Women can benefit from regular health screenings, but many are reluctant to do so. Going to the doctor’s office is uncomfortable, time-consuming, and potentially expensive. Helping women, especially minority women, understand the value of preventative health screenings over the long term is a vital role that nurses can play. Promoting more screenings can be one straightforward way to catch and treat issues before they become life-altering health problems.

Soft Skills Matter

Minority women, particularly women of color, are more likely to face negative health outcomes than other groups. Ingrained inequalities and cultural perceptions of the healthcare system play a major role in this. As nurses work to address these health disparities it becomes apparent that not only is a deep knowledge of nursing and healthcare important, but so are the soft skills that help convey the message.

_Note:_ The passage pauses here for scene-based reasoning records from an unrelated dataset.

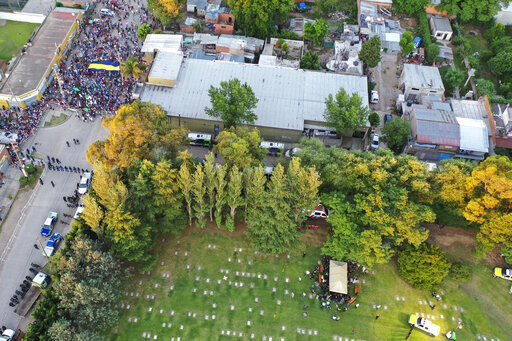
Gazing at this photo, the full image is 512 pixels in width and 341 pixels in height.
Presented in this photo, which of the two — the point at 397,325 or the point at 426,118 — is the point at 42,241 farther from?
the point at 426,118

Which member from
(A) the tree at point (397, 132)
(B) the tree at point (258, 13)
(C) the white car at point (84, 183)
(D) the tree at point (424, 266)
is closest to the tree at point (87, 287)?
(C) the white car at point (84, 183)

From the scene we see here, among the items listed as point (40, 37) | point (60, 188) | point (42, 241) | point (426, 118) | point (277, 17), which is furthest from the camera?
point (277, 17)

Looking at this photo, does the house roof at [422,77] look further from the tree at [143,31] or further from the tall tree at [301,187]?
the tree at [143,31]

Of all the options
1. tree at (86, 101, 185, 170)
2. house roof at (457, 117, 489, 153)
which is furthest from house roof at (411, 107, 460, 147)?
tree at (86, 101, 185, 170)

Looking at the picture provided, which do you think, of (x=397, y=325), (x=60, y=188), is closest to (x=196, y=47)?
(x=60, y=188)

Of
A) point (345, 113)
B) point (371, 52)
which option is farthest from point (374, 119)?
point (371, 52)

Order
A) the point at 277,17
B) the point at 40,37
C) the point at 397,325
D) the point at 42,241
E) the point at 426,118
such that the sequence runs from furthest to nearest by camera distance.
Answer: the point at 277,17, the point at 40,37, the point at 426,118, the point at 42,241, the point at 397,325

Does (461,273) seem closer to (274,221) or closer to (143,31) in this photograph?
(274,221)
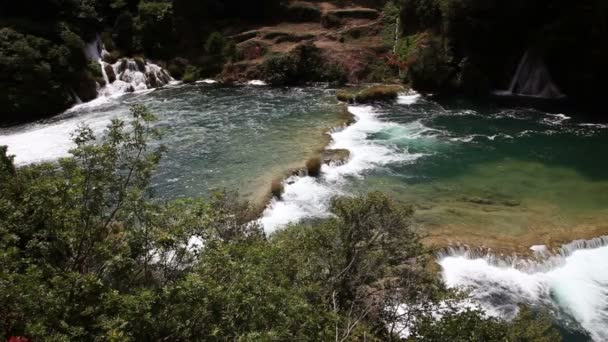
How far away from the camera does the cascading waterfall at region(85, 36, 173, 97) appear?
51.5 m

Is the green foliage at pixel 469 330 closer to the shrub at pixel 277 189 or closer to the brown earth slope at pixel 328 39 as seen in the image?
the shrub at pixel 277 189

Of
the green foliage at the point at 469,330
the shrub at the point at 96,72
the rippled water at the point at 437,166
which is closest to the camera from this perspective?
the green foliage at the point at 469,330

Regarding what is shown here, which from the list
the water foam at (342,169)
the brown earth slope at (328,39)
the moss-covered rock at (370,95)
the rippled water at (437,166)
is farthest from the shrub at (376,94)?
the brown earth slope at (328,39)

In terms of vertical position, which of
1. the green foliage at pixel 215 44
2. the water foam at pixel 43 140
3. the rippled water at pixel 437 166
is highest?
the green foliage at pixel 215 44

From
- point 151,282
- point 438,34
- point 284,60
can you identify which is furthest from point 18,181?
point 438,34

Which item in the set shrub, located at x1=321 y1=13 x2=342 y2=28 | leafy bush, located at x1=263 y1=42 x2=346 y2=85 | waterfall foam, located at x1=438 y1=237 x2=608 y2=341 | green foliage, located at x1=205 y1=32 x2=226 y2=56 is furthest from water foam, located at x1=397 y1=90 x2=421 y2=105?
waterfall foam, located at x1=438 y1=237 x2=608 y2=341

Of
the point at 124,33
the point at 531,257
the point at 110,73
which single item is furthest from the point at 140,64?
the point at 531,257

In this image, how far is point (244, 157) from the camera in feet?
113

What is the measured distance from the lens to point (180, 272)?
13180mm

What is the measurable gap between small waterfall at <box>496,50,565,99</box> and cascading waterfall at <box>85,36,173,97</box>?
34.7 m

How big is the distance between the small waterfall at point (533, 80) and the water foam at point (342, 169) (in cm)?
1306

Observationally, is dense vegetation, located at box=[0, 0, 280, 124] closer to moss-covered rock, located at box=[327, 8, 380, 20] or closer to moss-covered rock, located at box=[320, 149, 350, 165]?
moss-covered rock, located at box=[327, 8, 380, 20]

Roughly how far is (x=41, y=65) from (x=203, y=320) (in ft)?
135

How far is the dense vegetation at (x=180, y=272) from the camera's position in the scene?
34.4 ft
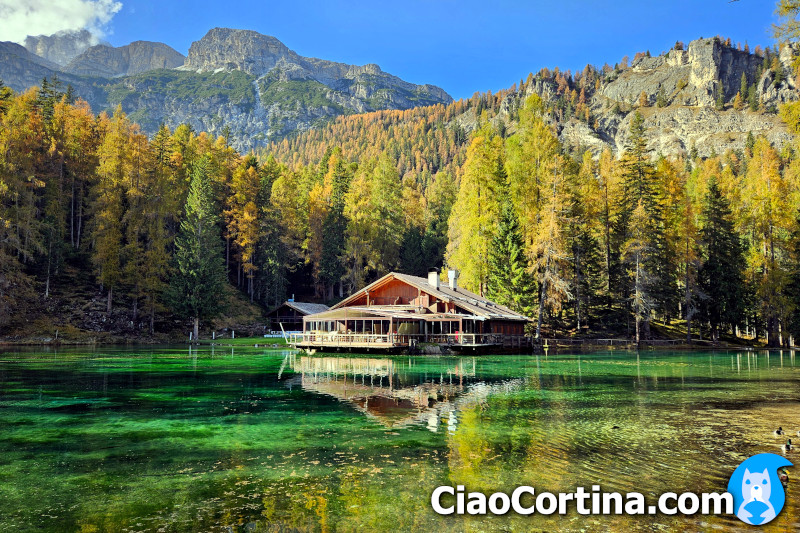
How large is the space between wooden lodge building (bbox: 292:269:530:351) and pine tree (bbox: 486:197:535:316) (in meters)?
2.35

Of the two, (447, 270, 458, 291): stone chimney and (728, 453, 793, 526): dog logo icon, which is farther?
(447, 270, 458, 291): stone chimney

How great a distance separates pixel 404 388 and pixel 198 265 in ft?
137

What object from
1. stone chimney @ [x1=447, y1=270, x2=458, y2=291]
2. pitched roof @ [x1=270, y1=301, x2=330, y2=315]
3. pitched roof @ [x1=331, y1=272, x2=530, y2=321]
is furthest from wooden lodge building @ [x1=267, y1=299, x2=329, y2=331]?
stone chimney @ [x1=447, y1=270, x2=458, y2=291]

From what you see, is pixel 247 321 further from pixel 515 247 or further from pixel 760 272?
pixel 760 272

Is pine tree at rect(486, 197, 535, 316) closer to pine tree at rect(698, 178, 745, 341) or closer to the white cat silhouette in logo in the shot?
pine tree at rect(698, 178, 745, 341)

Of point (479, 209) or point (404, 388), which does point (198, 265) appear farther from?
point (404, 388)

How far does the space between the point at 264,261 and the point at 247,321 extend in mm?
10493

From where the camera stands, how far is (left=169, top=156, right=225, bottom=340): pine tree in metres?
53.6

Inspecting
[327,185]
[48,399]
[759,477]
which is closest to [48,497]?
[759,477]

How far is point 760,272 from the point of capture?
5075 centimetres

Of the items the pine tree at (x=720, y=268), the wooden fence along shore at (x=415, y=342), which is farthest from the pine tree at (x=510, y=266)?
the pine tree at (x=720, y=268)

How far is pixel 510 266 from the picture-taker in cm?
5025

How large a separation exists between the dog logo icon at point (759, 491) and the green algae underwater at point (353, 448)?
18 centimetres

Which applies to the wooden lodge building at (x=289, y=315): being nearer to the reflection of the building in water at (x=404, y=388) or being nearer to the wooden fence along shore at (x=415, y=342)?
the wooden fence along shore at (x=415, y=342)
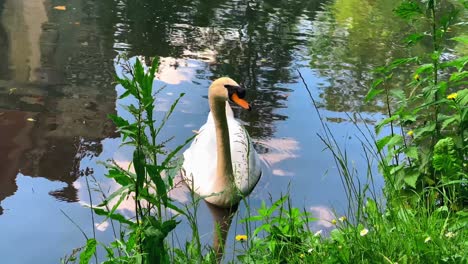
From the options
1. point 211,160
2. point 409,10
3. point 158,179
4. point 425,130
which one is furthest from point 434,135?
point 211,160

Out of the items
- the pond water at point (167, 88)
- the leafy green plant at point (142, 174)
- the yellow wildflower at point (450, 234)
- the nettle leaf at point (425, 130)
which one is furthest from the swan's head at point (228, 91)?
the leafy green plant at point (142, 174)

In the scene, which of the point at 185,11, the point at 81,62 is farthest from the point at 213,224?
the point at 185,11

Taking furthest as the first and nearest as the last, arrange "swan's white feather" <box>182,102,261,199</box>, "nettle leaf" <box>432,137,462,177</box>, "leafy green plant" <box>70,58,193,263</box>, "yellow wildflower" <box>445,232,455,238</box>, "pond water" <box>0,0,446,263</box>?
"swan's white feather" <box>182,102,261,199</box> → "pond water" <box>0,0,446,263</box> → "nettle leaf" <box>432,137,462,177</box> → "yellow wildflower" <box>445,232,455,238</box> → "leafy green plant" <box>70,58,193,263</box>

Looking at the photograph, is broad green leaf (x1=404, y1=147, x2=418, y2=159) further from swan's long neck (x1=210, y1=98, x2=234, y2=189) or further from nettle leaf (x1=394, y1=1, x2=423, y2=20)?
swan's long neck (x1=210, y1=98, x2=234, y2=189)

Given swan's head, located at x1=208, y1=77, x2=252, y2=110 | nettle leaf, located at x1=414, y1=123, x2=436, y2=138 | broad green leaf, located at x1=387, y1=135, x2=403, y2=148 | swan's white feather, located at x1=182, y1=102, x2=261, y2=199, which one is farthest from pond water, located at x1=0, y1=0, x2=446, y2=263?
swan's head, located at x1=208, y1=77, x2=252, y2=110

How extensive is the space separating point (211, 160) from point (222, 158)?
400 millimetres

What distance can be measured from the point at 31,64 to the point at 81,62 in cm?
54

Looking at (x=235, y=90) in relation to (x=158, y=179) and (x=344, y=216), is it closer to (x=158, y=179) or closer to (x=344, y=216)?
(x=344, y=216)

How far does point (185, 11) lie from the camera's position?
958 centimetres

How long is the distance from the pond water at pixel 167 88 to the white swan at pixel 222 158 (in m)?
0.15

For example, soft skills such as empathy are critical to understanding and adequately responding to the difficulties that some patients are facing. Empathy can lead to better, more realistic health prescriptions and outcomes. Patients are also more inclined to trust and listen to someone that shows an understanding and compassion for the information they are providing about themselves and their health.

Communication is another important factor. Even the best messages can be lost if they are not delivered in an understandable and relatable way. Patients do not like to feel talked down to and many very deeply want to understand the healthcare system before they have to make major decisions within it. Clear communication about procedures, health factors, costs, and outcomes are also imperative for building trust and making patients feel comfortable about their health choices.

Healthcare inequalities are significant for some demographics of the population, particularly minority women seeking reproductive healthcare. Nurses can make a real difference in starting to address some of these disparities by becoming advocates for their patients. It involves building trust, showing empathy, and encouraging positive health choices. None of it is easy, but it can add up to make a powerful difference in local communities.